Source: PEKING REVIEW Vol.1 No.2, March 11, 1958
VISITORS from the West who see People’s China for the first time usually express surprise. What surprises them are the far-reaching changes that have taken place since the founding of the new republic. For the “old China hand” who was familiar with the China of feudal warlords and comprador-capitalists, things in New China are definitely not what they used to be. The complete stranger who has never been to China before and who has only read something about this country in the capitalist press finds things in New China quite different than expected. This surprise is only natural.
Judged by the yardstick of a capitalist country, many things here are indeed “inexplicable.” But it’s no mystery.

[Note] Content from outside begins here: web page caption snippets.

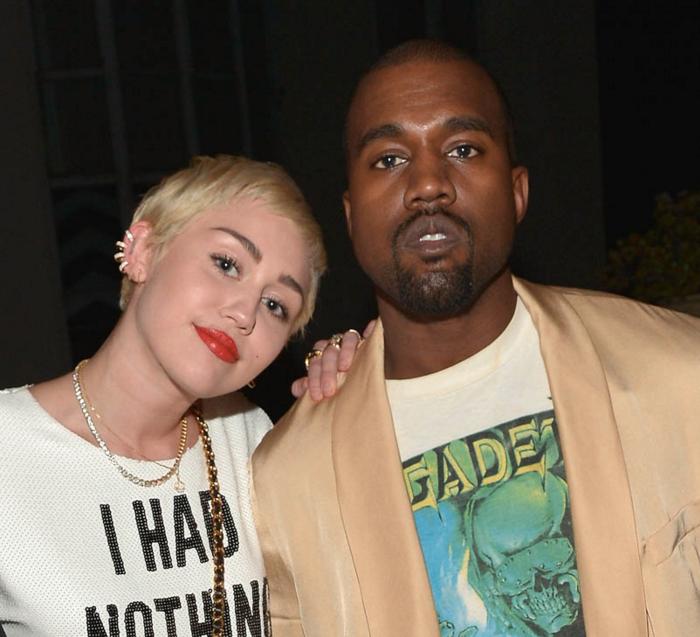 Black Skinhead Remix con Miley Cyrus e Travi$ Scott è fuori 2 anni dopo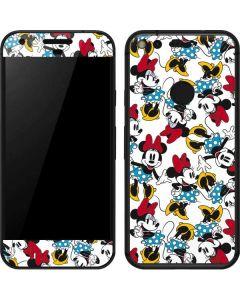 Rockin Minnie Mouse Google Pixel Skin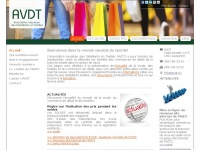 avdt.ch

Take the current big leap forward in China’s national economy, for example. What was once regarded as impossible has now become possible. Jobs that used to take months and years to complete are now being done in days and weeks. In 45 days Yoshi County in Anhwei Province completed a programme of tree-planting originally planned for ten years.
This is something that happens when a nation has achieved national independence and adopted the socialist path. The initiative and creative energy of the people is limitless, because at long last the broad labouring masses have got something to fight for and something to fight with. This is the source of New China’s strength.
The rapid growth of China’s co-operative farming tells a fascinating story. Once the individual peasants got organized in co-ops, they could see for themselves the advantages of collective farming spelled out in greater yields and higher personal incomes. That’s why they have become more and more identified with the co-ops. And now they pin their hopes for a better future on the ever-growing prosperity of their co-ops.
Socialist emulation is another example of how the “impossible” becomes possible.
The cut-throat competition of capitalist “free enterprises” usually results in undisputed victory for the strong and destruction of the weak. To the victor go the spoils. In the battle for survival in old society it is everybody for himself and the devil take the hindmost.
In People’s China, socialist emulation is just the reverse. The strong and the advanced help the weak and the backward by sharing with them the “secrets” of success. The backward try to catch up by learning from the advanced. Here, it is all for one and one for all. Community of interest and shared ideals unite people of all sorts and conditions in concerted effort for the common good. This spirit of mutual aid gives socialism its strength.
But the road to socialism is no primrose path. People’s China, with its legacy of backwardness from the past, has a long way to go before it catches up. However, it is precisely in overcoming difficulties that the Chinese people have mustered the strength for new and still greater advances.